(Beginning of Data listing)

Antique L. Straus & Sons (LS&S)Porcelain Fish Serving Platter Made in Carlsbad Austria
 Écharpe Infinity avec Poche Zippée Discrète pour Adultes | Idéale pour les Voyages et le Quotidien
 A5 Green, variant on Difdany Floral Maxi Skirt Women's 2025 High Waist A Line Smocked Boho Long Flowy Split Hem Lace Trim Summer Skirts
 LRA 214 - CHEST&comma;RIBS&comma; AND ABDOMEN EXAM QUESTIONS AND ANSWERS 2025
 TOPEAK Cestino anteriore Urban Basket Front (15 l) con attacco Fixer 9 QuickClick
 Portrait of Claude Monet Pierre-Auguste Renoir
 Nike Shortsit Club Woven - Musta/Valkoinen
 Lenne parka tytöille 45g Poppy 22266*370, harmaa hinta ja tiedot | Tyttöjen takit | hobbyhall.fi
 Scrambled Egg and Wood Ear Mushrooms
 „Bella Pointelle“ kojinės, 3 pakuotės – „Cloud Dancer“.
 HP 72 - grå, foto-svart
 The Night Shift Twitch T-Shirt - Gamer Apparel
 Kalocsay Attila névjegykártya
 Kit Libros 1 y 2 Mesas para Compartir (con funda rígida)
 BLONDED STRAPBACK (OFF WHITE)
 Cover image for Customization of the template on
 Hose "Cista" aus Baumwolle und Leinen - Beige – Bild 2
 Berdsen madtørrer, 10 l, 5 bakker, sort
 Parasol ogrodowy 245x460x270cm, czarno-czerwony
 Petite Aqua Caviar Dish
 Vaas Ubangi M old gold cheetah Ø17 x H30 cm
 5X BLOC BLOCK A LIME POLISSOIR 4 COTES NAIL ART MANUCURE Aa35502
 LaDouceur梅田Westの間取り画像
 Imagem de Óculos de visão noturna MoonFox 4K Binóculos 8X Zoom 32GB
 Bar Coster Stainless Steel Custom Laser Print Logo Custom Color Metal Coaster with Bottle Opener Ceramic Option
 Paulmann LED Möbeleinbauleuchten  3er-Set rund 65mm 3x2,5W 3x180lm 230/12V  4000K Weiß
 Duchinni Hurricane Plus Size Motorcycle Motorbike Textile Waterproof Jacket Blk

(End of Data listing)

◆ Task instructions: Please restate every record shown above, word for word.

◆ Exercise result:
Antique L. Straus & Sons (LS&S)Porcelain Fish Serving Platter Made in Carlsbad Austria
 Écharpe Infinity avec Poche Zippée Discrète pour Adultes | Idéale pour les Voyages et le Quotidien
 A5 Green, variant on Difdany Floral Maxi Skirt Women's 2025 High Waist A Line Smocked Boho Long Flowy Split Hem Lace Trim Summer Skirts
 LRA 214 - CHEST&comma;RIBS&comma; AND ABDOMEN EXAM QUESTIONS AND ANSWERS 2025
 TOPEAK Cestino anteriore Urban Basket Front (15 l) con attacco Fixer 9 QuickClick
 Portrait of Claude Monet Pierre-Auguste Renoir
 Nike Shortsit Club Woven - Musta/Valkoinen
 Lenne parka tytöille 45g Poppy 22266*370, harmaa hinta ja tiedot | Tyttöjen takit | hobbyhall.fi
 Scrambled Egg and Wood Ear Mushrooms
 „Bella Pointelle“ kojinės, 3 pakuotės – „Cloud Dancer“.
 HP 72 - grå, foto-svart
 The Night Shift Twitch T-Shirt - Gamer Apparel
 Kalocsay Attila névjegykártya
 Kit Libros 1 y 2 Mesas para Compartir (con funda rígida)
 BLONDED STRAPBACK (OFF WHITE)
 Cover image for Customization of the template on
 Hose "Cista" aus Baumwolle und Leinen - Beige – Bild 2
 Berdsen madtørrer, 10 l, 5 bakker, sort
 Parasol ogrodowy 245x460x270cm, czarno-czerwony
 Petite Aqua Caviar Dish
 Vaas Ubangi M old gold cheetah Ø17 x H30 cm
 5X BLOC BLOCK A LIME POLISSOIR 4 COTES NAIL ART MANUCURE Aa35502
 LaDouceur梅田Westの間取り画像
 Imagem de Óculos de visão noturna MoonFox 4K Binóculos 8X Zoom 32GB
 Bar Coster Stainless Steel Custom Laser Print Logo Custom Color Metal Coaster with Bottle Opener Ceramic Option
 Paulmann LED Möbeleinbauleuchten  3er-Set rund 65mm 3x2,5W 3x180lm 230/12V  4000K Weiß
 Duchinni Hurricane Plus Size Motorcycle Motorbike Textile Waterproof Jacket Blk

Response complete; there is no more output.